* _PASSAGE TO READ_
Friday, September 4, 2009

Women's liberation

I first saw Lakshmi in December 2007, at the school in which I volunteered as a teacher. While she had a demeanour of shyness and quiet – all that is expected of a 15-year-old girl in the tenth grade, she had all the inquisitiveness and curiosity to learn once the class began. If I were to tell you how irregular she was with homework and how often she walked in late and dozed off during lessons, I will be taking away from the point I wish to make. She was not one of my best students by any stretch of imagination but the sincerity with which she said that she did not have time to do homework or that she had to wash clothes before coming to school was real. I paid her as much attention as I could while handling the rowdy class of 17 but it never seemed enough. 

Three months went by and soon the final exams approached. Lakshmi did not turn up to school for the last week. I asked around and discovered that it was because she could not pay the exam fees – a measly Rs. 200. I decided to investigate further and found that she came from a family where her mother was the single earning member. Her father had run away many years back and the family of five (she had three younger sisters) had to manage expenses with her mother’s salary as household help. This explained her behaviour somewhat, as she had to do a lot of the housework herself. However, the fact that she could not afford Rs. 200 was unfathomable. I even offered to pay the fees myself but Lakshmi steadfastly refused to come to class. The real reason turned out to be not poverty, but that her mother wanted to get her married as soon as possible and be relieved of at least one burden.
After having spent seven years in the United States and taking gender equality and women’s rights for granted, this incident was a shocking reminder of the lack of status and opportunities for women in India. While we tout our rise as a nation of opportunities and growth, our girl child is still neglected. While we toast to the new Indian woman who is now a CEO, award winning writer or sports champion, it can be easy to forget that less than half of Indian women are even literate. The number of women in India is approximately equal to the entire population of the European Union, but the average Indian woman lives in a web of ignorance, poverty, and backward social customs.
This incident prompted me to look for statistics relating the status women enjoy in a nation to the overall development of the nation. Could it be mere coincidence that women in the greatest nations of the world enjoy gender equality in all aspects of life? I could even say that women’s empowerment was a good indicator of how developed the nation is. Nowadays, four US women graduate from university for every three US men and this trend holds true for fifteen out of the seventeen rich countries in the world! Even a country steeped in tradition, Iran, is now trending towards having more women graduates. This is clearly an indication of the upward mobility women are seeking and nations are enjoying.
I have been fortunate, having had a lot of support from my family to choose my way of life and make the most of the opportunities that have come my way. I have always enjoyed being a path-breaker having been an active sports player at school and being the first from my extended family to study and work abroad. From a veiled existence in my younger years, it was hard for me to look beyond my social circle to the millions of unfortunate women who did not enjoy the same luxury as I did. Living in the United States further distanced me from ground realities in India. I had always assumed that subjugation of women in India was because women chose not to fight for their rights; they chose not to break rules and traditions. Moving back to India changed these perceptions.

* _EXERCISE TASK 1_
Answer these questions using the post on women's liberation:
(a) What amount were the exam fees that Lakshmi could not pay?
(b) How many years had the writer spent in the United States?
(c) According to the post, how many US women graduate from university for every three US men?
* _EXERCISE TASK 2_
In the post on women's liberation, copy the part that opens with the words containing "After having spent" and closes with "backward social customs.".

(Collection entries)
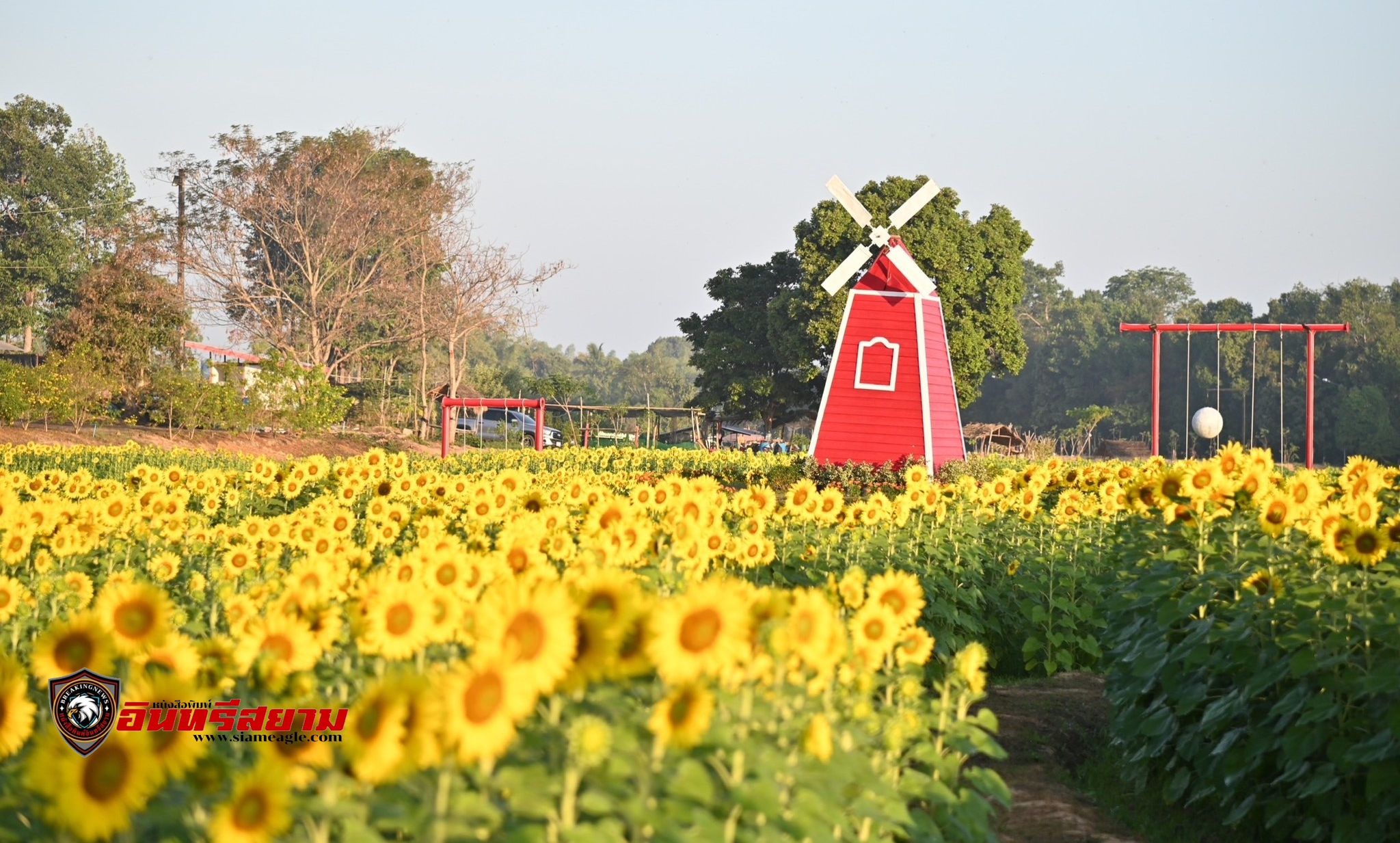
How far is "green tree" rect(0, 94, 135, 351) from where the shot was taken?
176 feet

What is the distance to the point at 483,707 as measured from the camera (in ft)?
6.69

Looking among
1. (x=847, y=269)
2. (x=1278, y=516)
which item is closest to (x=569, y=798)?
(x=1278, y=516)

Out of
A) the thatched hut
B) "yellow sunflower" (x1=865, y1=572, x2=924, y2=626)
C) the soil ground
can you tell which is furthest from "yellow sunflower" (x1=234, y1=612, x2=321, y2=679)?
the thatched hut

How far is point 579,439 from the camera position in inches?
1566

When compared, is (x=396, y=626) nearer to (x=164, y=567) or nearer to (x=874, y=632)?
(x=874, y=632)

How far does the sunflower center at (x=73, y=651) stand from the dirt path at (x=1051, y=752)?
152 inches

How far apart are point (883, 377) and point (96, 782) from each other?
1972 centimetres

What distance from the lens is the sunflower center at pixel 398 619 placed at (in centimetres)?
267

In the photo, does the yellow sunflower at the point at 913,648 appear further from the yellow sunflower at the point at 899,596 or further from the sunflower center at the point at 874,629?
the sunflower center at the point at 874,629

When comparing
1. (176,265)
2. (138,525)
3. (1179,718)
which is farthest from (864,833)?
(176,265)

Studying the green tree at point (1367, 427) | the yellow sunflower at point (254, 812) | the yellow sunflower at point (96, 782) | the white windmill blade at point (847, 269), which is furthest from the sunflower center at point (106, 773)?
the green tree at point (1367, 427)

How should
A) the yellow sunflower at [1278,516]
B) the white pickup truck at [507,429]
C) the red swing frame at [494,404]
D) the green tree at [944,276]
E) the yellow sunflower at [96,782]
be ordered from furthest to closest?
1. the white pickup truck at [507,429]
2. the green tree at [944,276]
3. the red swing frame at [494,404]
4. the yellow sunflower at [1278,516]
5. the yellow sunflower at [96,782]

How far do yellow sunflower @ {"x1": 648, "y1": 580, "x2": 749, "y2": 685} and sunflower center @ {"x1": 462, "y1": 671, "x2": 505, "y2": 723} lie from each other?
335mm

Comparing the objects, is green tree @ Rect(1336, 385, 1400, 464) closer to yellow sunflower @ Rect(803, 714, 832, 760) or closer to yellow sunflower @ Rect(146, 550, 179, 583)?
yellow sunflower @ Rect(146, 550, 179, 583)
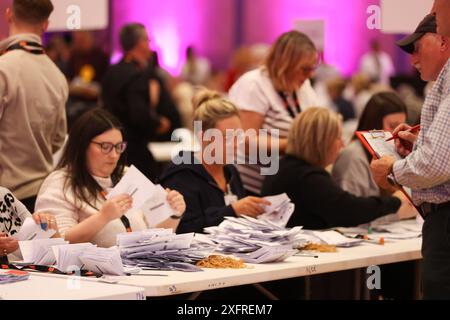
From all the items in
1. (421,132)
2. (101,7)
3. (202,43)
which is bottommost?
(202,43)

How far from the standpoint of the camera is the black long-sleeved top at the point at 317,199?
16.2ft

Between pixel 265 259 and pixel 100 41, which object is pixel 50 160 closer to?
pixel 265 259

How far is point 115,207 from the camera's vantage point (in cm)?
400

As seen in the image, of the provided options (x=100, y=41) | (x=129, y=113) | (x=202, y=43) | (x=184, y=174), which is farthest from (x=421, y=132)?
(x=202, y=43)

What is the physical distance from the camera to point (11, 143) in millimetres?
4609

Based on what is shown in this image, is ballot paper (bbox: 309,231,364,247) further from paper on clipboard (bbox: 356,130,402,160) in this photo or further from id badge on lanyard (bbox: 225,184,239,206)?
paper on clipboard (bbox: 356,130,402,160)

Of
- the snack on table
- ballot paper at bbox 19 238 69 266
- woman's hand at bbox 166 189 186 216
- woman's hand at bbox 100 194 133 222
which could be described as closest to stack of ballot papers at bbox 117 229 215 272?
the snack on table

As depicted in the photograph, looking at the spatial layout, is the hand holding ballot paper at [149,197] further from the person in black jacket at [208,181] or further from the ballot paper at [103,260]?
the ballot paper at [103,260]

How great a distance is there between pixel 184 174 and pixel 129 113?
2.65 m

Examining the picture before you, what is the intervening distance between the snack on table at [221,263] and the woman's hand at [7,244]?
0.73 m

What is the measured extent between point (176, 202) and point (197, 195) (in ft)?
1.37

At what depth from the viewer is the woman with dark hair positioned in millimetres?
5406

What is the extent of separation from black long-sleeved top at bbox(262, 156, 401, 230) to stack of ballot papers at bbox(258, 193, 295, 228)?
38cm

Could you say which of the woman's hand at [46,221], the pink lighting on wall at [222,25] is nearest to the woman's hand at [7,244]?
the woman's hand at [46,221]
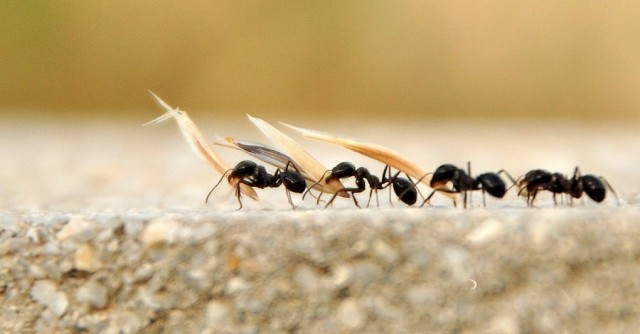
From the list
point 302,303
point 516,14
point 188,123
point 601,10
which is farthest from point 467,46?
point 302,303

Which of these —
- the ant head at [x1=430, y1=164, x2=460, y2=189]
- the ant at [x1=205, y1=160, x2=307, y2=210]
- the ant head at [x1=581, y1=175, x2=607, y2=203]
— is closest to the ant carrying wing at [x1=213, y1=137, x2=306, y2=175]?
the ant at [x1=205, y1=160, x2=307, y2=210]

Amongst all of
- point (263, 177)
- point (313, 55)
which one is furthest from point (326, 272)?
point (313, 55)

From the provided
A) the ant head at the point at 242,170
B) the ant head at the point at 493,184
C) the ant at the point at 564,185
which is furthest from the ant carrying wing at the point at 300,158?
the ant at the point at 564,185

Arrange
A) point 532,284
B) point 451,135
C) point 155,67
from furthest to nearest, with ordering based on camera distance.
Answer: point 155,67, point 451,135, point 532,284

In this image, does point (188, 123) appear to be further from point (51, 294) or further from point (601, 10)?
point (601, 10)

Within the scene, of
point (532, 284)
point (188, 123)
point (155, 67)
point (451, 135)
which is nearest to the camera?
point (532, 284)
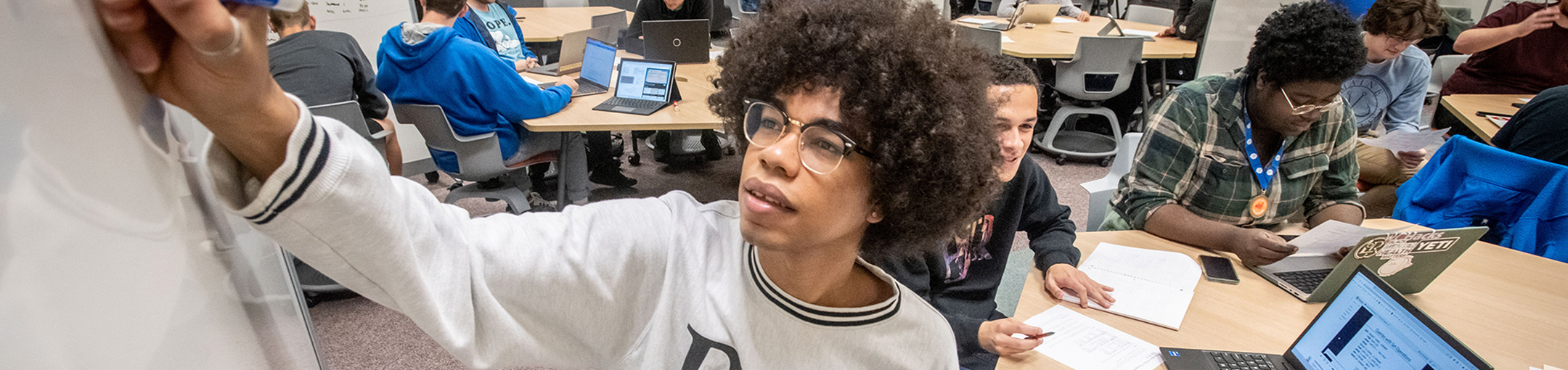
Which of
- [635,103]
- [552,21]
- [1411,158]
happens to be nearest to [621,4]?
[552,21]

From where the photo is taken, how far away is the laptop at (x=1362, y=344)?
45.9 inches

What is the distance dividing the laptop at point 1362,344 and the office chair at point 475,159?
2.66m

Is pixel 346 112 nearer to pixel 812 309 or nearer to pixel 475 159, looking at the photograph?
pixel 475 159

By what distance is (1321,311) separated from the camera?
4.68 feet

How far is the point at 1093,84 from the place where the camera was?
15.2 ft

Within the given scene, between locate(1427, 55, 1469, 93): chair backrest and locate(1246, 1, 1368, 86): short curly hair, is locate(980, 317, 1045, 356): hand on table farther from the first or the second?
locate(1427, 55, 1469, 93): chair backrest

==

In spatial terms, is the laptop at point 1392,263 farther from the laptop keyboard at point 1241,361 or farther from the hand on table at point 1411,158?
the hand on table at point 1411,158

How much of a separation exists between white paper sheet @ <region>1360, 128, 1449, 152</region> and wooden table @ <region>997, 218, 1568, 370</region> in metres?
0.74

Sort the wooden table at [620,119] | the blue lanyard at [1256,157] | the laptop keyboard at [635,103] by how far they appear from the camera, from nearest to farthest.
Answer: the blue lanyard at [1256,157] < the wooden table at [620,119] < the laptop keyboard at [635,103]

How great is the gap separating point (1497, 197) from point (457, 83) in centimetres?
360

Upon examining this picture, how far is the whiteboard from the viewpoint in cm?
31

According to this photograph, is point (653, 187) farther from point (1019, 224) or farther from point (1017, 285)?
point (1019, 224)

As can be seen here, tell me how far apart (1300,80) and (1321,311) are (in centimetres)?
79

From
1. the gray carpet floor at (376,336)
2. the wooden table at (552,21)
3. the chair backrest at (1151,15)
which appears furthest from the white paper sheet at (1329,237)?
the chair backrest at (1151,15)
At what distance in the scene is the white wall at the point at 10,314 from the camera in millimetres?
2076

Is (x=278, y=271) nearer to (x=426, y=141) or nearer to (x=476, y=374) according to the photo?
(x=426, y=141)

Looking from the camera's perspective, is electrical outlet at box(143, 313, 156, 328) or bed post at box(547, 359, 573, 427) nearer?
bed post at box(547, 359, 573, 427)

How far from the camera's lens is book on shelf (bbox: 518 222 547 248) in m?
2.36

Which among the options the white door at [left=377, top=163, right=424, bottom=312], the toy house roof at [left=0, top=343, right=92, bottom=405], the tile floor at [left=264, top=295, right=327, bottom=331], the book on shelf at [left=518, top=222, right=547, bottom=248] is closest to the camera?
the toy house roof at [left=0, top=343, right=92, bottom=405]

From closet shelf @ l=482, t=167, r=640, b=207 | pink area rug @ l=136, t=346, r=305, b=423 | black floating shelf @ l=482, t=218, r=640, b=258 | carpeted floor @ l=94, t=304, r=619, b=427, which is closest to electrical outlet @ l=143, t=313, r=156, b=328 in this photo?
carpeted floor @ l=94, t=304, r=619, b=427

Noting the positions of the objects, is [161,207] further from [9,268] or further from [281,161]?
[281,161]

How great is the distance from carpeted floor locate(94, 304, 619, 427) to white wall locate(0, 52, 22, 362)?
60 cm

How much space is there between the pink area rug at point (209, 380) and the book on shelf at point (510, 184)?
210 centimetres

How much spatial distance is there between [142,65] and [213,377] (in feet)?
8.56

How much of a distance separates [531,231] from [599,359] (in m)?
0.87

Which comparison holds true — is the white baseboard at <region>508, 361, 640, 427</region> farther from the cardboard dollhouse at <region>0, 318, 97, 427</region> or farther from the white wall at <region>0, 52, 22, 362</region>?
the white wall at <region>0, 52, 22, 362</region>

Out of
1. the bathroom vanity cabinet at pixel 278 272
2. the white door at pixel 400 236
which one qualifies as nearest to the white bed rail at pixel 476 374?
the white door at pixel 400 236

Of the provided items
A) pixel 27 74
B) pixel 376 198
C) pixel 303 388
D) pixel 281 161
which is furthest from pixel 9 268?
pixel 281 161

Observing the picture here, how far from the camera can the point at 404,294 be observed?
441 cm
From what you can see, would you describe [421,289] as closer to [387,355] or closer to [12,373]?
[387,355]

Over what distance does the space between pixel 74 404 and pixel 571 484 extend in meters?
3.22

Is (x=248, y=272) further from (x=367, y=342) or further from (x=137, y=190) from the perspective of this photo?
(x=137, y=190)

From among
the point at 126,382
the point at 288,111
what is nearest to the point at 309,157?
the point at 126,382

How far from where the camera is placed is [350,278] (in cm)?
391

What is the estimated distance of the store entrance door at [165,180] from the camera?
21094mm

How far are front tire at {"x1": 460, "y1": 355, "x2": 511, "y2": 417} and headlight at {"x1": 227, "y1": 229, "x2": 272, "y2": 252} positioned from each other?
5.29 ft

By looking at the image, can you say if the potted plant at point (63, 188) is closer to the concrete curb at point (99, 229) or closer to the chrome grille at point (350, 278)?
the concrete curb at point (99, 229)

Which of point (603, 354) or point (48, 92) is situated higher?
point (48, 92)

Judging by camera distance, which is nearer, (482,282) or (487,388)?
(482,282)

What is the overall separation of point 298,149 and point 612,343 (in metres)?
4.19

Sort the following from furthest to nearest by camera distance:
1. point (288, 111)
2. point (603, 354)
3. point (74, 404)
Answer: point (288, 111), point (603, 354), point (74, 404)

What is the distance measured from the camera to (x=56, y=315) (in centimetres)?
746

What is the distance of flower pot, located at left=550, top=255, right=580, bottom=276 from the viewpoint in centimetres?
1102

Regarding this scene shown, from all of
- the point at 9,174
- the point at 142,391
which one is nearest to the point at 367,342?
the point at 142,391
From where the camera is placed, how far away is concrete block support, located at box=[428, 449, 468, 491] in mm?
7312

* _EXERCISE RESPONSE 1_
(a) Rs. 200
(b) Seven years
(c) Four

* _EXERCISE RESPONSE 2_
After having spent seven years in the United States and taking gender equality and women’s rights for granted, this incident was a shocking reminder of the lack of status and opportunities for women in India. While we tout our rise as a nation of opportunities and growth, our girl child is still neglected. While we toast to the new Indian woman who is now a CEO, award winning writer or sports champion, it can be easy to forget that less than half of Indian women are even literate. The number of women in India is approximately equal to the entire population of the European Union, but the average Indian woman lives in a web of ignorance, poverty, and backward social customs.